I haven't done this much ripping out since I was a newbie knitter (and a perfectionistic). These days, I'm more apt to leave mistakes in my knitting and call them "being a human."
This ripping out adventure is more about discovery (often referred to as "creative process"). I've got a lot of this yarn, in an abundance of colors, and they are just screaming to be used in a painterly manner. I've experimented with strategies of pre-planning when I change colors, and what to change them to, so that they present themselves in a random fashion to me, forcing me to give up control.. I want to see the beauty of olive and orange sitting right next to each other, which I do in nature, but seem to find nearly loathsome in man-made objects. However, after two attempts, I have decided that while this is an interesting exercise, the finished objects have been too ugly to wear. My third attempt to knit a sweater out of this yarn will still employ some random "color non-decision", but I believe I'm going to be more intentional this time, though maybe not; I may simply employ yet another strategy. This ripping out and starting over again is not about not being able to live with a mistake I've made and it's not entirely about results. I love to knit for the sheer love of feeling the yarn moving through my fingers, and those balls of yarn are not an indictment but an enticement.

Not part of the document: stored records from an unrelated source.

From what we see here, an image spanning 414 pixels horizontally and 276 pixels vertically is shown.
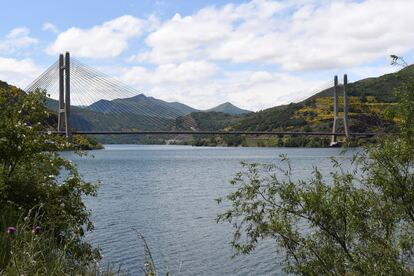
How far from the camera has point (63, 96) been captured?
74.1 m

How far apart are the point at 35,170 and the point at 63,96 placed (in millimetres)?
67845

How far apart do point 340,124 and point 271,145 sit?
21.6 meters

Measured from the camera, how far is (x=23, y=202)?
8.25 meters

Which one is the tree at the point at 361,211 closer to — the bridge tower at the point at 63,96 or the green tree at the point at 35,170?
the green tree at the point at 35,170

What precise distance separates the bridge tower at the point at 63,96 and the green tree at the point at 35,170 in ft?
184

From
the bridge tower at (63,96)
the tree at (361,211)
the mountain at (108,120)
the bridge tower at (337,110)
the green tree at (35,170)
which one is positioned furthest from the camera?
the mountain at (108,120)

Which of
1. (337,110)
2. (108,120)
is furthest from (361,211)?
(108,120)

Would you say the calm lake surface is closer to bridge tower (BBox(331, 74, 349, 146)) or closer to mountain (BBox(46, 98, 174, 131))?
bridge tower (BBox(331, 74, 349, 146))

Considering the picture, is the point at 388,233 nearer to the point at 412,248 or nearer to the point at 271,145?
the point at 412,248

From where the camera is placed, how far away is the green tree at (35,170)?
26.3 feet

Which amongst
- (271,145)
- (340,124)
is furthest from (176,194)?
(271,145)

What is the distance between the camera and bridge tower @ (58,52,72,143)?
6737 centimetres

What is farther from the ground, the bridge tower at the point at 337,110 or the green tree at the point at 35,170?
the bridge tower at the point at 337,110

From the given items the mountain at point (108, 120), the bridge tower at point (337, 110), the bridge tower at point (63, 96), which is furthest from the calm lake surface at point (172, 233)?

Thoughts of compulsivity and perfectionism come up. I say hello and counter, "I'm being creative, not crazy." As the title says, "I get to decide." My behavior is not hurting anyone else, so no one is going to lock me up if I unravel this sweater twice or even twenty times. If I wind up unraveling yarn while naked in the street, then we have a problem.
Well, if I called it "performance art", I would be fine, though I'd probably have to fight it in court.